L’obstétricienne vint plusieurs fois visiter Aksana et la famille Kolienko.

 

– Alors jeune fille, es-tu heureuse d’être bientôt une grande sœur ?

-Oh oui, je suis contente, madame. Mais il va falloir partager les câlins de maman, maintenant.

– Ne t’inquiète pas, les mamans sont des êtres magiques. À chaque naissance, elles doublent leur quantité d’amour. Ta maman va t’aimer encore plus, tu verras, et elle pourra faire quand même quelques câlins à ta petite sœur. Tu as quel âge, Anka ?

Les gens n’avaient jamais eu de mal à mémoriser son prénom, il était très rare en France. Anka n’aimait pas ça, les maîtresses se souvenaient d’elle, dès le premier jour d’école.

– J’ai 10 ans, madame.

– Eh bien, Anka, tu parais bien plus grande que ton âge ! Et pour le reste, ne te fais pas de souci. À tout à l’heure et n’oublie pas de faire des câlins à ta maman.

Vers vingt trois heures, elle se réveilla en sursaut.

– Youri, ça arrive, notre Irina arrive... appelle du monde.

Il n’eut besoin de rien faire, l’alarme du monitoring avait sonné dans la salle de garde, le personnel présent approchait déjà.

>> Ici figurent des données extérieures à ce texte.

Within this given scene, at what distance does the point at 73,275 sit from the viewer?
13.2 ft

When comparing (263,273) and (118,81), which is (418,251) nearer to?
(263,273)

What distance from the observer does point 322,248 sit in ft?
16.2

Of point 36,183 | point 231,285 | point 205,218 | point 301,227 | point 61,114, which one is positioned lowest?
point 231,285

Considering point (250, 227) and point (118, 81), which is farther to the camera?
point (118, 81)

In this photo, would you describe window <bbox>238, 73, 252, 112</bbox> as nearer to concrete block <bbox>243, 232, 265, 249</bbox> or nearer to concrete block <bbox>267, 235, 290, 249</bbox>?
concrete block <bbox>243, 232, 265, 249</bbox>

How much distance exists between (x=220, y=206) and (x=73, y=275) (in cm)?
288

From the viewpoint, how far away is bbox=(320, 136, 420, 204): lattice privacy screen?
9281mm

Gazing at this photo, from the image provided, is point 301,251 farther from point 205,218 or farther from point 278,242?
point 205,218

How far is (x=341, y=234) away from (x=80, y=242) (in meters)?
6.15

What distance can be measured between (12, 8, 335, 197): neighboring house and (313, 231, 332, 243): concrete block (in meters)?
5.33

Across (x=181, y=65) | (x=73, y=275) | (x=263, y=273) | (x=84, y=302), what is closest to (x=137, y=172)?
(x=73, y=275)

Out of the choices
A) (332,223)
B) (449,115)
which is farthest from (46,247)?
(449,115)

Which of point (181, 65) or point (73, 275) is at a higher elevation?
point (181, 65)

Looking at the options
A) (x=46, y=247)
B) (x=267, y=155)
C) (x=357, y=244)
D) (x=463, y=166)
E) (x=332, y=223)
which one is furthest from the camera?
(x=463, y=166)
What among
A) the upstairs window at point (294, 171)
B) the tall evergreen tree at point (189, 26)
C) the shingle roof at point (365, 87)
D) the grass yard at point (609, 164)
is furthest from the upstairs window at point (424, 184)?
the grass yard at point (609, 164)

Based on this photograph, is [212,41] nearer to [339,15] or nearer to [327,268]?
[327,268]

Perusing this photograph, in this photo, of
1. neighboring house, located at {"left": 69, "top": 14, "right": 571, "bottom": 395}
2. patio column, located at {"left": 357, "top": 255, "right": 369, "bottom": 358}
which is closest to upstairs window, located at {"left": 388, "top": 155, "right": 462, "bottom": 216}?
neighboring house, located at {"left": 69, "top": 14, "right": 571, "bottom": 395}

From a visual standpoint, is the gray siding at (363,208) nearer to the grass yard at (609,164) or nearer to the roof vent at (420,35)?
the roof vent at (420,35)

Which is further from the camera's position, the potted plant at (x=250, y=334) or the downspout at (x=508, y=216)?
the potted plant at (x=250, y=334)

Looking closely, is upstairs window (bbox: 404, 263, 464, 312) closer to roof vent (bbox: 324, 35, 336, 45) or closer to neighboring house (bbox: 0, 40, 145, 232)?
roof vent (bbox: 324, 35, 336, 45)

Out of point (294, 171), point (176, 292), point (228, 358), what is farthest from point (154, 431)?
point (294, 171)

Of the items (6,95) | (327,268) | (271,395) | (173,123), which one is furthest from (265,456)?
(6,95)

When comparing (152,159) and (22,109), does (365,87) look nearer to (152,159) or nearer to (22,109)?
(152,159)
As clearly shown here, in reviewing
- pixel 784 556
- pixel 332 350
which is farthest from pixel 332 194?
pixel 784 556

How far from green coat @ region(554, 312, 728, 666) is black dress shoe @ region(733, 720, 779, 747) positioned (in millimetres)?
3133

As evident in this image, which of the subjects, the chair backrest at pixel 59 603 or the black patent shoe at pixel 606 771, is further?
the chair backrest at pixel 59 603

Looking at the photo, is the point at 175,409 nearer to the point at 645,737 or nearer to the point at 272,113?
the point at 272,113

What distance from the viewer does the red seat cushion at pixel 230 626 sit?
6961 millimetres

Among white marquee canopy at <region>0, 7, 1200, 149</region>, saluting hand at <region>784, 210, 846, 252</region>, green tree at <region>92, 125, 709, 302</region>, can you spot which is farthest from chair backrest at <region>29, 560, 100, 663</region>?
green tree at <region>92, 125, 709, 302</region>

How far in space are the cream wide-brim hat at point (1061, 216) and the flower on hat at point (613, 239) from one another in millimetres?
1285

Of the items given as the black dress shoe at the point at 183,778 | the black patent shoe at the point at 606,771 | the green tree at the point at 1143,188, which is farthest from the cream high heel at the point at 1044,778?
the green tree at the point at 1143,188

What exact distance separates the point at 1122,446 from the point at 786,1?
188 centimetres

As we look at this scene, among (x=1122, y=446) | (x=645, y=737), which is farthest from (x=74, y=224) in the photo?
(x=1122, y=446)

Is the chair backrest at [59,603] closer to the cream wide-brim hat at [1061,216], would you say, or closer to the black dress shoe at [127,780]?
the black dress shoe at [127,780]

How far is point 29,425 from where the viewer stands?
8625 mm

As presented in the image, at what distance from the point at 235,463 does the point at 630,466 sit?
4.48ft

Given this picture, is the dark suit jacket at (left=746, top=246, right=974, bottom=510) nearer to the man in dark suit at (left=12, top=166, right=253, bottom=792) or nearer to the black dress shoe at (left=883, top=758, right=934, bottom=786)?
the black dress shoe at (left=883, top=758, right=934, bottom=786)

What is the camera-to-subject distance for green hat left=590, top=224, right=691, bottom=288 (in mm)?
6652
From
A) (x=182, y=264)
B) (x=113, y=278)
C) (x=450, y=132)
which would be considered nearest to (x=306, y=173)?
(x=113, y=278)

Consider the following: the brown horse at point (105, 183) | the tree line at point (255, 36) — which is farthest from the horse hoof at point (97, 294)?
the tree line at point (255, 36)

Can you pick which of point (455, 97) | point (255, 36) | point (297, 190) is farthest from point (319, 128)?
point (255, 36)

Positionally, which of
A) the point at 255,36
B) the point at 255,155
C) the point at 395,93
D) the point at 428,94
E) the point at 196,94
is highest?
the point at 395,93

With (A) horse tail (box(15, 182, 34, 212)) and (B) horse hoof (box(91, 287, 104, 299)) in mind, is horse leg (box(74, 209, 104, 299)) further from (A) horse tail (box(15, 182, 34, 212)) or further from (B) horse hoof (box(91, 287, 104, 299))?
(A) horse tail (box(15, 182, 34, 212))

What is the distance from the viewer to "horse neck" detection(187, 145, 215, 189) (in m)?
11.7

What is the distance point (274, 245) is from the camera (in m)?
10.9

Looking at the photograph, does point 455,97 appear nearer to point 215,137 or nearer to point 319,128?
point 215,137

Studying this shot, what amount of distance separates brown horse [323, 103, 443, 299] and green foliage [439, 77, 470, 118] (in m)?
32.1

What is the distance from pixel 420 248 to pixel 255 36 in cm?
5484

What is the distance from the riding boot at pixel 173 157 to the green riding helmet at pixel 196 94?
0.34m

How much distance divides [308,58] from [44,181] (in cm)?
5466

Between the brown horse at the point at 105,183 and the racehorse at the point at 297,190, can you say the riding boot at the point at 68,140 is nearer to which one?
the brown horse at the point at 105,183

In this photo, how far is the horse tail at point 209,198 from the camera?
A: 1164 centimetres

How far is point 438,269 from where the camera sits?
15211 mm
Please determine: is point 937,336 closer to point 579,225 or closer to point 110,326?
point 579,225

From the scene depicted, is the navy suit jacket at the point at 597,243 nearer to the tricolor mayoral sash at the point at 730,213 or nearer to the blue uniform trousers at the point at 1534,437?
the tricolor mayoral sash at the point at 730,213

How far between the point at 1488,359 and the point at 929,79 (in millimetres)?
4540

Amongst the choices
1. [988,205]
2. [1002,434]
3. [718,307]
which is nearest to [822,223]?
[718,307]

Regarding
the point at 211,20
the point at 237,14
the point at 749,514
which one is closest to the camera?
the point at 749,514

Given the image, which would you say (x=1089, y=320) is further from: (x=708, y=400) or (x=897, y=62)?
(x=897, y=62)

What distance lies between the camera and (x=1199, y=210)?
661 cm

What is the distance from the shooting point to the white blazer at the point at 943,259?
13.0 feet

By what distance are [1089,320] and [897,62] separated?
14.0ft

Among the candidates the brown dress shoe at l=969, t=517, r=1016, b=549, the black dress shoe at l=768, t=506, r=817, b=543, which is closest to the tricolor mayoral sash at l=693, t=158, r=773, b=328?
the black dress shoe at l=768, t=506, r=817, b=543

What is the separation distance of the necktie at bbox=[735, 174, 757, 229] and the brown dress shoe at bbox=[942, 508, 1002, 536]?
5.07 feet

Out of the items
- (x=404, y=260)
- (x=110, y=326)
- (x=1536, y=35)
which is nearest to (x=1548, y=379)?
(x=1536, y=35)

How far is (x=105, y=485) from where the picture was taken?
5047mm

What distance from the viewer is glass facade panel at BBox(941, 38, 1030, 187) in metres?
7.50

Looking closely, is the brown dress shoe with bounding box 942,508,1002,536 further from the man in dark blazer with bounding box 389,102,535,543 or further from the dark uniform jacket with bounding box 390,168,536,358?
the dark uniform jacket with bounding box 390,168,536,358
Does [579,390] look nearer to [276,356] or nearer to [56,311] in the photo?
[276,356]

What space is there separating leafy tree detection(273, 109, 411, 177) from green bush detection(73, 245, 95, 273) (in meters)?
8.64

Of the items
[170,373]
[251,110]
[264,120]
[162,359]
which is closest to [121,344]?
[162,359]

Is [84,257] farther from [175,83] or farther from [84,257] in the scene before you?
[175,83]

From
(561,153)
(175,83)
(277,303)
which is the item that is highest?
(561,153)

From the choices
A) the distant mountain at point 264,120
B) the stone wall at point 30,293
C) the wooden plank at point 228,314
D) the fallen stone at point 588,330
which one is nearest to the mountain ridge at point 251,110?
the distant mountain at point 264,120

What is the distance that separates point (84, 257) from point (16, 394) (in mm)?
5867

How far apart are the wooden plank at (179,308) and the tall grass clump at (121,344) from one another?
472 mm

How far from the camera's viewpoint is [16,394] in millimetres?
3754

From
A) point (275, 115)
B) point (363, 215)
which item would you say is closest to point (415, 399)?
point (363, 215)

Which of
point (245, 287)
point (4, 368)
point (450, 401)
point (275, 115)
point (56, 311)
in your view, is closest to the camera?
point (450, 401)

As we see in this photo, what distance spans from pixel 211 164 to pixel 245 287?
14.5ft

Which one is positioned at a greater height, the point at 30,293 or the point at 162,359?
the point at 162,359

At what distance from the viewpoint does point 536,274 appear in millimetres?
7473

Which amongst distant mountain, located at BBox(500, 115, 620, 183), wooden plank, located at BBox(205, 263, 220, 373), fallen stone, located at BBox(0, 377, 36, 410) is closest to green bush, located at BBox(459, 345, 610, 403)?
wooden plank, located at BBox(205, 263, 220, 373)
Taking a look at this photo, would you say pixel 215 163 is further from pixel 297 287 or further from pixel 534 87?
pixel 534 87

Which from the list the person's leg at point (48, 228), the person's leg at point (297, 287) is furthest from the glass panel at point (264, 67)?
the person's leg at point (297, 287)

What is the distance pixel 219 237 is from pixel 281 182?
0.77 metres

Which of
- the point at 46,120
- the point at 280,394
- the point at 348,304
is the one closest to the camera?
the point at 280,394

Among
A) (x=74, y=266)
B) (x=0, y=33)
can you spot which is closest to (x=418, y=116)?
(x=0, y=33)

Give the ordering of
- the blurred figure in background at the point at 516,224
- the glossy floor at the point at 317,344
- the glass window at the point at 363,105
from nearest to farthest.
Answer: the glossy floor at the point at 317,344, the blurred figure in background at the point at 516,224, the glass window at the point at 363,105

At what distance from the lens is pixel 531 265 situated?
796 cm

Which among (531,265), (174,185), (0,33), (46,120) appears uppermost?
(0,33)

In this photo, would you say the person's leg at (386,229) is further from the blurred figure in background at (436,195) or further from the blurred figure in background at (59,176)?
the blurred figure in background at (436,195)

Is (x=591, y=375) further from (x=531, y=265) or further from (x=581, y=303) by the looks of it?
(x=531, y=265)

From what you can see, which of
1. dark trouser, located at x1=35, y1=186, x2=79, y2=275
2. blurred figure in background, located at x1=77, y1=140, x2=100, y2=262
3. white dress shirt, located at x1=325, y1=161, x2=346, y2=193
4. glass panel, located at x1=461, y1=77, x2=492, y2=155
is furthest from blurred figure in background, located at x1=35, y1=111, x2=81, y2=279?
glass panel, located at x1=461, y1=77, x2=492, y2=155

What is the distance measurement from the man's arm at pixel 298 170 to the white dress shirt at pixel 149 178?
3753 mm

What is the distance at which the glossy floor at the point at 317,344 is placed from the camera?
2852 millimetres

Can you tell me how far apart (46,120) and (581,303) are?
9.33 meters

La sage-femme souleva les draps, jeta un bref coup d’œil, se saisit du lit d’un geste plein d’autorité, le poussant vers le couloir. Youri demanda inquiet :

– Quelque chose ne va pas ?

– Monsieur Kolienko, Anka va avoir une petite sœur, répondit la dame d’un air enjoué.

Youri posa tendrement un baiser sur le front de sa bien-aimée, Anka lui embrassa les doigts. Ce fut la dernière fois que le père et la fille la voyaient en vie.

Le lendemain, Youri, ivre de chagrin, dut répondre à la pire question que sa fille ne lui poserait jamais dans sa vie.

– Deda, c’est Irina qui a tué maman ?

– Non ma fille, ne dis pas ceci, ne le pense même pas ! Irina est un ange, c’est un cadeau de Dieu ! Youri murmurait en caressant les cheveux d’Anka : les anges ne tuent pas les mamans. Ta maman était très fatiguée, elle n’a pas supporté l’accouchement.